Pemerintah Diminta Lanjutkan Penyelesaian Nonyudisial atas Pelanggaran HAM Masa Lalu di Papua 
GH News February 12, 2025 08:06 PM

Presiden Prabowo Subianto diharapkan bisa menyelesaikan dugaan pelanggaran Hak Asasi Manusia (HAM) masa lalu di Papua.  Hal itu sebagaimana dikatakan aktivis sekaligus Ketua Lembaga Swadaya Masayarakat (LSM) Papua Bangkit, Hengky Jokhu.

Menurutnya, pentingnya negara bertanggungjawab menyelesaikan pelanggaran HAM berat masa lalu, mengingat peristiwa meninggalnya tokoh papua Parmenas H. Yoku dan dua orang lainnya yang terjadi pada era orde lama dan orde baru, tepatnya 1963 hingga 1972.

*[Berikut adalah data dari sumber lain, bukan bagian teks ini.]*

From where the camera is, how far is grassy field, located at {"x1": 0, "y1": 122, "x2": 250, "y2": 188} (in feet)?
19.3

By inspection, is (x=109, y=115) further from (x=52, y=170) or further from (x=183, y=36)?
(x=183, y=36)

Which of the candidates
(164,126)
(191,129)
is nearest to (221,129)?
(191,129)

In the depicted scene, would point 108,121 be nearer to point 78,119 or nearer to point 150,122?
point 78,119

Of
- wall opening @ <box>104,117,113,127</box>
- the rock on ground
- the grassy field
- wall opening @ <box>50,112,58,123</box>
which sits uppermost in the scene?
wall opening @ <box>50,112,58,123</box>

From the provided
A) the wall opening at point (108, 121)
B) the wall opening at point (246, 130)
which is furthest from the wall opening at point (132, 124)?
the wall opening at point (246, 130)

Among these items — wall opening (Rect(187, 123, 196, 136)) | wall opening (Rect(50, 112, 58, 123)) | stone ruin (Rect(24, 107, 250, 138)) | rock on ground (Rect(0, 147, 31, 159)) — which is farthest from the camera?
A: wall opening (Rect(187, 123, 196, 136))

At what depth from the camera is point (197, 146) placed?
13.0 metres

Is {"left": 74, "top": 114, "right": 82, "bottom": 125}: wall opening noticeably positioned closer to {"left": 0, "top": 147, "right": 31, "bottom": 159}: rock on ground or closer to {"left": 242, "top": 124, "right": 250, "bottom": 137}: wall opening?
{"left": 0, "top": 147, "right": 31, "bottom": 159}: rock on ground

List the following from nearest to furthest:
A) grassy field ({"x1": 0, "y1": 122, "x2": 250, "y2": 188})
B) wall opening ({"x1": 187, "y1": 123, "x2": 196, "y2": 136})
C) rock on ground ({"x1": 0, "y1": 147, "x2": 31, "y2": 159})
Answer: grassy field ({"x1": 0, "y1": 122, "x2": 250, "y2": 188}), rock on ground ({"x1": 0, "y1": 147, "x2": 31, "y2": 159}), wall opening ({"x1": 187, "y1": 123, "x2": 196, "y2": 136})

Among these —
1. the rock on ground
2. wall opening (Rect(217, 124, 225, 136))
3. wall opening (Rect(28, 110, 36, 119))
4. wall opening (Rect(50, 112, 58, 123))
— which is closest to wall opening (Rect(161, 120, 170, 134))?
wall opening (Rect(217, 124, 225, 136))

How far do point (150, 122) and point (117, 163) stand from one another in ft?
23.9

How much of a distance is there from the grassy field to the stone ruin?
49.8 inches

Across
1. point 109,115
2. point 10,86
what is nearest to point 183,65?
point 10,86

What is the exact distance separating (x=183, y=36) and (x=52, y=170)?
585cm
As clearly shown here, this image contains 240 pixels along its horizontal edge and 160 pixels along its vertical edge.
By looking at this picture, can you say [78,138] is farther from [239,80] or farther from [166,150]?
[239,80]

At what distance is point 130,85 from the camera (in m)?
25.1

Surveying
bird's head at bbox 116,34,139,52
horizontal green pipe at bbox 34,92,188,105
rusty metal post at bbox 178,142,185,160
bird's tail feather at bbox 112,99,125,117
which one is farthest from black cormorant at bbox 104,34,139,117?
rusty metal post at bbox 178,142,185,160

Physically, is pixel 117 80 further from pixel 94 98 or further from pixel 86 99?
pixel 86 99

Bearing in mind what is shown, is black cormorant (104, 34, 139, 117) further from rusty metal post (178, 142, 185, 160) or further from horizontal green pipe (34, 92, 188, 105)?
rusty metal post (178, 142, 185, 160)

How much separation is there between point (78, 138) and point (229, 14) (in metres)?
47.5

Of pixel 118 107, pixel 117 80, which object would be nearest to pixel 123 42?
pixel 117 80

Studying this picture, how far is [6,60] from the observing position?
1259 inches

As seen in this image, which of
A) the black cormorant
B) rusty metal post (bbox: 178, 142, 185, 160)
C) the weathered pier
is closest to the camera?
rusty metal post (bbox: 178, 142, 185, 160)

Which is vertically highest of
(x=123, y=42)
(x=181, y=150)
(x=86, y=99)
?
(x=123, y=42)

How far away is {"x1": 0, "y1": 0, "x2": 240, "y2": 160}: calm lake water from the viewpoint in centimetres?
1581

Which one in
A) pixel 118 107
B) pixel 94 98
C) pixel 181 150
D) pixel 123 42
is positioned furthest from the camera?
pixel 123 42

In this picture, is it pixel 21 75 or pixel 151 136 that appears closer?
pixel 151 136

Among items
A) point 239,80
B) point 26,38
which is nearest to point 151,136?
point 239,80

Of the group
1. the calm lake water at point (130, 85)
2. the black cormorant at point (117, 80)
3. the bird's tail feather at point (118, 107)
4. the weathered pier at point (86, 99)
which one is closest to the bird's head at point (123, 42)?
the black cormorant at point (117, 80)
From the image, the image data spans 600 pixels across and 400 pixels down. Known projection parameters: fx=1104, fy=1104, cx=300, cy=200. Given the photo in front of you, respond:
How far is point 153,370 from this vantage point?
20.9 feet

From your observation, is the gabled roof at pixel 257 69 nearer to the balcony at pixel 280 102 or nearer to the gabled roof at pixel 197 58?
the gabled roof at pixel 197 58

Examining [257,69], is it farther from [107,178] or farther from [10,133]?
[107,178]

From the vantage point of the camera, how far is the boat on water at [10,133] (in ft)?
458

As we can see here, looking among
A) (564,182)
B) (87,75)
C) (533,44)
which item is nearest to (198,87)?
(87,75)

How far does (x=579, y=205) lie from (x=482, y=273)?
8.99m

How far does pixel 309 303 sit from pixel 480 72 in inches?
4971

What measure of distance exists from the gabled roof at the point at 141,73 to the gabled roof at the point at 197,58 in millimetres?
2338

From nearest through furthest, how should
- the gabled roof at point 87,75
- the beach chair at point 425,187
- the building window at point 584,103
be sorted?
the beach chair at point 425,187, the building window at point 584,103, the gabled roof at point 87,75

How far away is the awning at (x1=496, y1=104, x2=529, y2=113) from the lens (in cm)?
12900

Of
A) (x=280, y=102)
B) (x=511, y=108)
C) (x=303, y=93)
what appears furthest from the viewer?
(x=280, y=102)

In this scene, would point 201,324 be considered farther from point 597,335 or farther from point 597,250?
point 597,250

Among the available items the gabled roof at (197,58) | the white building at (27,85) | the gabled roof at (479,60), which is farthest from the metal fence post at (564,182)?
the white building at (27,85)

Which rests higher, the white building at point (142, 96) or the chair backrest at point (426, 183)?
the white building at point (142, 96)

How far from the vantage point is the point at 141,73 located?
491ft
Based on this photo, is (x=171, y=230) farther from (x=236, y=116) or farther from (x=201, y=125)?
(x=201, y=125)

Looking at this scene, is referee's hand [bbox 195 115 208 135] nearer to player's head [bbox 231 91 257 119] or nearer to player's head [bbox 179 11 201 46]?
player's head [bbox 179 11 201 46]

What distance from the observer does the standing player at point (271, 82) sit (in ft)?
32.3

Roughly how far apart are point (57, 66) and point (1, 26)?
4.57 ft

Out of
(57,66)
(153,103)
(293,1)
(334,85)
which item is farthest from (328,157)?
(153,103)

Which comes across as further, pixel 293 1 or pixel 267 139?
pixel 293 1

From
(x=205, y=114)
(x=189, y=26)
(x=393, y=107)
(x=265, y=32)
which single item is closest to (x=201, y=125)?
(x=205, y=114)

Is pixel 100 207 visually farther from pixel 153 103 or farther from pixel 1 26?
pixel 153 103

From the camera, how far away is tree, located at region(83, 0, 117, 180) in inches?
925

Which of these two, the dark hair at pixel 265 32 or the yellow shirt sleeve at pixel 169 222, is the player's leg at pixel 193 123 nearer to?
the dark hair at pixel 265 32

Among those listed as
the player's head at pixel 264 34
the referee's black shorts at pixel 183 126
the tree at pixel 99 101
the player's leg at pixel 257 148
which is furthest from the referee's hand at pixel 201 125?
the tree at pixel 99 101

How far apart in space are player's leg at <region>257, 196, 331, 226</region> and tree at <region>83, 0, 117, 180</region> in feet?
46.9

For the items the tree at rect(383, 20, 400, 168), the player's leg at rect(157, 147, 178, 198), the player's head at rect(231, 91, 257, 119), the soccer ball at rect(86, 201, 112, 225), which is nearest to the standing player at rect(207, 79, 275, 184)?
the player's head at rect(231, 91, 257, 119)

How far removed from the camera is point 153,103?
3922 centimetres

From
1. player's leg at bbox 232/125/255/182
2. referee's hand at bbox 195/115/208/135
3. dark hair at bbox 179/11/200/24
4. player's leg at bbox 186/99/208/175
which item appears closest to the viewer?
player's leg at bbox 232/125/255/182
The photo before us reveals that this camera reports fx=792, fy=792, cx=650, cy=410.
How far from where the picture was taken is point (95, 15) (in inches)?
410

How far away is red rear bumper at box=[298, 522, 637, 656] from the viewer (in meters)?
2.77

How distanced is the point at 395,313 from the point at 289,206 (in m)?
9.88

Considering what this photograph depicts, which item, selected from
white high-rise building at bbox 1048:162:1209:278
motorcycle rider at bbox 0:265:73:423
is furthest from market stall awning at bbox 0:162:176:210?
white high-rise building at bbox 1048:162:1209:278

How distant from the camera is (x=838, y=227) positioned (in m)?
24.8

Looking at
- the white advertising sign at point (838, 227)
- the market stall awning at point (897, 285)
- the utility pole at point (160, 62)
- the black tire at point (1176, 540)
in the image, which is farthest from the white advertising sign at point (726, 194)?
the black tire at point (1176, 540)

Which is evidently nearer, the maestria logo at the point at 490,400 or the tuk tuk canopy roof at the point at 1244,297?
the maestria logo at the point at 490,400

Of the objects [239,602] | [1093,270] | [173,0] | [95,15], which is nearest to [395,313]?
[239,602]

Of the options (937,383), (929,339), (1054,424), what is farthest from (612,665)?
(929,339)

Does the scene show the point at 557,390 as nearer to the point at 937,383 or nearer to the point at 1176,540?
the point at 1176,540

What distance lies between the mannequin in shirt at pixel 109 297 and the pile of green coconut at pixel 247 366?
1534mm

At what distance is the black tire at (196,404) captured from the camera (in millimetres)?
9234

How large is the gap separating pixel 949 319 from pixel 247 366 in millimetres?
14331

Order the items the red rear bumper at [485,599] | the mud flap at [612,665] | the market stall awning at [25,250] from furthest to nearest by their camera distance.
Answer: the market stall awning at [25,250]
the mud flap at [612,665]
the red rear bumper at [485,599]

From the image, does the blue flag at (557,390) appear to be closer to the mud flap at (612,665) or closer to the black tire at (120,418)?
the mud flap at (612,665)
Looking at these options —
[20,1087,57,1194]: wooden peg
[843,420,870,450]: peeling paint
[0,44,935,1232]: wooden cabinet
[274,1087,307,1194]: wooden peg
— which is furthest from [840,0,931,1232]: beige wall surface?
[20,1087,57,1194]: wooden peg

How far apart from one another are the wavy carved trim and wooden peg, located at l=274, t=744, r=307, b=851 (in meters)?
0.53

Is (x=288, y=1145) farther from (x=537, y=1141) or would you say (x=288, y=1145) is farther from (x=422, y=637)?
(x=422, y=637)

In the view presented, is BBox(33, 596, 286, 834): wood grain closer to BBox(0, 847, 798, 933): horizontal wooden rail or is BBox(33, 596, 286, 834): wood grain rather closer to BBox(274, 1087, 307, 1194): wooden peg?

Ketika itu, status Irian Barat (Papua Barat) masih di bawah yuridiksi United Nations Temporary Executive Authority (UNTEA), sebuah badan di bawah Perserikatan Bangsa Bangsa (PBB). 

"Sehingga penghilangan nyawa tokoh Papua perlu mendapat perhatian dPresiden Prabowo selaku Kepala Negara," kata Hengky dalam pesan yang diterima, Rabu (12/2/2025).

Dia berharap Prabowo bisa menyelesaikan persoalan tersebut dengan menginisiasi kegiatan Penyelesaian nonyudisial Pelanggaran Hak Asasi Manusia (PPHAM).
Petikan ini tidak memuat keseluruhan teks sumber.